TRAVAIL À FAIRE: D'après le texte à lire, quel article de la Loi crée deux infractions punissables par déclaration sommaire de culpabilité ?

TEXTE À LIRE:
De façon à assurer le respect de la loi, les articles 39 à 43 du projet de loi prévoient certaines sanctions. À l’encontre de la loi actuelle, le projet de loi C-15 prévoit des sanctions d’ordre civil, plutôt que criminel, pour le défaut de se conformer à la loi. Il n’y a qu’une exception : des sanctions criminelles sont prévues pour bris de confidentialité ou faux renseignements […]

In order to ensure compliance with the proposed act, sections 39 to 43 of the bill provide for certain penalties but, contrary to the current legislation, Bill C-15 prescribes civil, as opposed to criminal penalties for non-compliance.  There is only one exception.  There is a criminal penalty for breach of confidentiality or the provision of false information. …

 

On peut donc constater qu’au moment de mettre en œuvre la Loi, le législateur avait l’intention d’établir un mécanisme d’application et des sanctions d’ordre civil pour réprimer l’omission de se conformer à la loi. 

 

[47]      Il convient à ce stade-ci de faire quelques remarques sur le second objectif de la Loi : veiller à ce que les investissements proposés ne portent pas atteinte à la sécurité nationale. U.S. Steel se fonde sur la reconnaissance de l’importance de la sécurité nationale pour démontrer le caractère public de la Loi. De toute évidence, la sécurité nationale est une question d’intérêt public. Toutefois, comme je l’ai déjà dit, il ne découle pas nécessairement de cette composante générale d’intérêt public que la Loi et une procédure engagée en vertu de l’article 40 sont de nature criminelle. À mon avis, les dispositions de la Loi concernant la sécurité nationale visent à empêcher des investissements qui risquent de compromettre la sécurité nationale, et elles contribuent en ce sens à l’atteinte de l’objet de la Loi.            

 

[48]      U.S. Steel soutient également que la nature criminelle de la procédure engagée en vertu de l’article 40 ressort aussi du fait que l’article 40 figure dans la partie VII de la Loi, sous la rubrique qui a pour titre en anglais « Remedies, Offences and Punishment ». Je ne suis pas convaincue que cette prétention étaye la position de U.S. Steel, vu que la rubrique comprend le mot « remedies », et non pas seulement « offences and punishment ». De plus, l’article 42, qui figure dans la même partie de la Loi, crée deux infractions punissables par déclaration sommaire de culpabilité.

             

[49]      Durant son argumentation, U.S. Steel a comparé et opposé la Loi et d’autres lois dans le but de démontrer que la Loi se distingue d’autres lois de réglementation ou lois mettant l’accent sur des questions privées, internes ou disciplinaires qui ne sont pas de nature pénale. J’estime que cette approche n’est pas très utile compte tenu du caractère unique de la Loi. Comme la juge McLachlin (maintenant juge en chef) l’a affirmé dans R. c. Shubley, [1990] 1 R.C.S. 3, à la page 18, « la logique de l’arrêt R. c. Wigglesworth consiste à procéder, non pas à une analyse fondée sur la catégorie, mais à l’application des principes généraux qui y sont énoncés ».

 

[50]      Étant donné les considérations susmentionnées, je conclus qu’une procédure engagée en application de l’article 40 n’est pas, de par sa nature, d’ordre criminel.

EXTRAIT DES DONNÉES:
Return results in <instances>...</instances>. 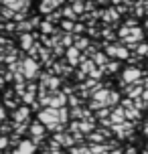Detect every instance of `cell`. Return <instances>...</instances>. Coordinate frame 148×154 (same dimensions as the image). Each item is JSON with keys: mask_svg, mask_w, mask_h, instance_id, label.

BONNE RÉPONSE: L'article 42 de la Loi.